:: Stated problem ::
Copy the text of every record below word for word, omitting the pictures.

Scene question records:
+++

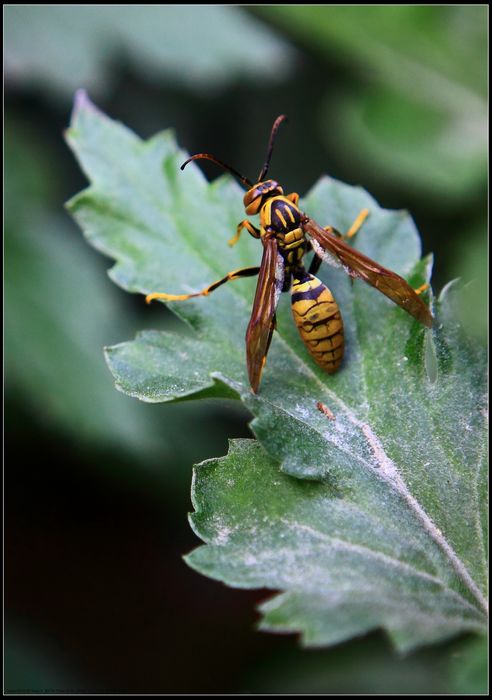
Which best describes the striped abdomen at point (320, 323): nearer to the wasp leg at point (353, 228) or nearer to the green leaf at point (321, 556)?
the wasp leg at point (353, 228)

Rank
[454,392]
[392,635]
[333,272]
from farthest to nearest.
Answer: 1. [333,272]
2. [454,392]
3. [392,635]

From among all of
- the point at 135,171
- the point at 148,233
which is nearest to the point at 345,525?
the point at 148,233

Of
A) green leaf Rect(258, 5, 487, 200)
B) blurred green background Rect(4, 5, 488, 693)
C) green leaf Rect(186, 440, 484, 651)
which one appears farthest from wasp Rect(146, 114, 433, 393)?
green leaf Rect(258, 5, 487, 200)

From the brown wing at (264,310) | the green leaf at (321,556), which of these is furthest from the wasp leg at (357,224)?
the green leaf at (321,556)

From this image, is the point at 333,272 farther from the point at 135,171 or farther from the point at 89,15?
the point at 89,15

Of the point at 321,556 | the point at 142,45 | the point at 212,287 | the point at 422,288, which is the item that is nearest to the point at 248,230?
the point at 212,287

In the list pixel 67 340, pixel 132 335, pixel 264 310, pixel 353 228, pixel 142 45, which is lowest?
pixel 67 340

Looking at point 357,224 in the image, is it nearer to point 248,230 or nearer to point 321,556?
point 248,230
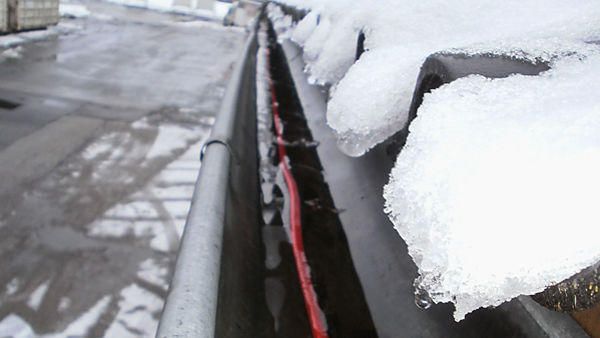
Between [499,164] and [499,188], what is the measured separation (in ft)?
0.19

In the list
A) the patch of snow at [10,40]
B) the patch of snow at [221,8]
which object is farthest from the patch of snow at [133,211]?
the patch of snow at [221,8]

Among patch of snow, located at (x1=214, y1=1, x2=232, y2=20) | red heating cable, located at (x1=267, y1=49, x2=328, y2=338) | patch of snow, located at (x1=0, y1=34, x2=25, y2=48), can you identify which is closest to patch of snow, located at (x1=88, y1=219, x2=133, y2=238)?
red heating cable, located at (x1=267, y1=49, x2=328, y2=338)

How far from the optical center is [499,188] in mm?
693

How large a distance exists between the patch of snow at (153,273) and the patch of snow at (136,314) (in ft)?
0.25

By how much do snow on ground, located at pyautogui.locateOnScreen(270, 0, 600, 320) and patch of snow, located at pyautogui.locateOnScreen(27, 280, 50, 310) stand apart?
1820mm

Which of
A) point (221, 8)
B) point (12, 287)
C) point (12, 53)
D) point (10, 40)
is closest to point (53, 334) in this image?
point (12, 287)

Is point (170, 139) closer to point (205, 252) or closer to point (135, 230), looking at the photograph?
point (135, 230)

+++

:: In response ::
Which best describes the striped abdomen at point (320, 323): nearer to the wasp leg at point (353, 228) or nearer to the green leaf at point (321, 556)?
the wasp leg at point (353, 228)

Rank
[454,392]
[392,635]
[333,272]
from farthest to nearest.
Answer: 1. [333,272]
2. [454,392]
3. [392,635]

From among all of
- the point at 135,171
- the point at 148,233
which is nearest to the point at 345,525?
the point at 148,233

Of
A) green leaf Rect(258, 5, 487, 200)
B) blurred green background Rect(4, 5, 488, 693)
C) green leaf Rect(186, 440, 484, 651)
which one appears farthest from wasp Rect(146, 114, 433, 393)?
green leaf Rect(258, 5, 487, 200)

From the brown wing at (264,310) | the green leaf at (321,556), which of these is furthest from the wasp leg at (357,224)?
the green leaf at (321,556)

From this image, is the point at 333,272 farther from the point at 135,171 or farther from the point at 89,15?
the point at 89,15

Of the point at 321,556 | the point at 142,45 | the point at 212,287 | the point at 422,288, which is the item that is nearest to the point at 248,230?
the point at 212,287

In the list pixel 67 340, pixel 132 335, pixel 264 310, pixel 353 228, pixel 142 45, which is lowest?
pixel 67 340

Looking at point 357,224 in the image, is it nearer to point 248,230 or nearer to point 321,556?
point 248,230
Between [499,164] and [499,188], what is the measured separation (in ft)?
0.19

In the list
A) the patch of snow at [10,40]
B) the patch of snow at [221,8]
which object is farthest from the patch of snow at [133,211]?
the patch of snow at [221,8]

Among patch of snow, located at (x1=214, y1=1, x2=232, y2=20) | red heating cable, located at (x1=267, y1=49, x2=328, y2=338) | patch of snow, located at (x1=0, y1=34, x2=25, y2=48), can you identify which is closest to patch of snow, located at (x1=88, y1=219, x2=133, y2=238)?
red heating cable, located at (x1=267, y1=49, x2=328, y2=338)

How far from the optical center is [499,188] in mm?
693

How large a distance exists between the patch of snow at (153,273) and the patch of snow at (136,314) (in ft)?
0.25

By how much do snow on ground, located at pyautogui.locateOnScreen(270, 0, 600, 320) and patch of snow, located at pyautogui.locateOnScreen(27, 280, 50, 310) stand apart?
1820mm

Which of
A) point (221, 8)
B) point (12, 287)
C) point (12, 53)
D) point (10, 40)
is closest to point (53, 334) in this image?
point (12, 287)

Is point (170, 139) closer to point (205, 252) or closer to point (135, 230), looking at the photograph?
point (135, 230)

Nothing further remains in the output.